Baxter served as an executive producer and co-starred with Faith Ringgold in the documentary "Paint Me a Road Out of Here", which premiered at the Smithsonian National Museum of African American History and Culture on June 14, 2024. The film interweaves the stories of Ringgold and Baxter, exploring their efforts to "make change for incarcerated and impoverished women."

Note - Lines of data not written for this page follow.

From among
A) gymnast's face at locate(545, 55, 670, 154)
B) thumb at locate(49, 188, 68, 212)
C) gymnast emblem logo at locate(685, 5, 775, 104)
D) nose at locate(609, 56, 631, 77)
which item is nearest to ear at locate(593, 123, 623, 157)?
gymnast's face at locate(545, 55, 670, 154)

Baxter is a co-founder of the Dignity Act Now Collective.

==Personal==
On February 2, 2024, Baxter received an executive pardon from Pennsylvania Governor Josh Shapiro and the Commonwealth of Pennsylvania.

==Exhibitions==

Baxter's work has been exhibited at several venues and on television, including African American Museum in Philadelphia, Ben & Jerry's Factory (Waterbury, Vermont), Brooklyn Museum, Brown University, Eastern State Penitentiary, Frieze Los Angeles, Frieze New York 2024, Martos Gallery (New York), MoMA PS1, National Museum of World Cultures, National Underground Railroad Freedom Center, Schomburg Center for Research in Black Culture, Two Rivers Gallery (British Columbia, Canada), Yale Art Gallery, and on HBO’s The OG Experience at Studio 525 in Chelsea.

== Awards and honors ==

- 2017: Soze Right of Return Fellowship
- 2019: Leeway Foundation Transformation award
- 2021: Ed Trust Justice Fellow
- 2021: SheaMoisture and GOOD MIRRORS Emerging Visionary grantee
- 2021: Frieze Impact Prize award
- 2022: Art for Justice Fund grantee
- 2022: Artist2Artist Fellowship, Art Matters Foundation, New York
- 2022: Corrina Mehiel Fellow, S.O.U.R.C.E. Studio
- 2022: Pratt Forward fellow
- 2023: Soros Justice Fellow
- 2024: Anonymous Was A Woman Award for her "socially conscious music, film, performance and visual art".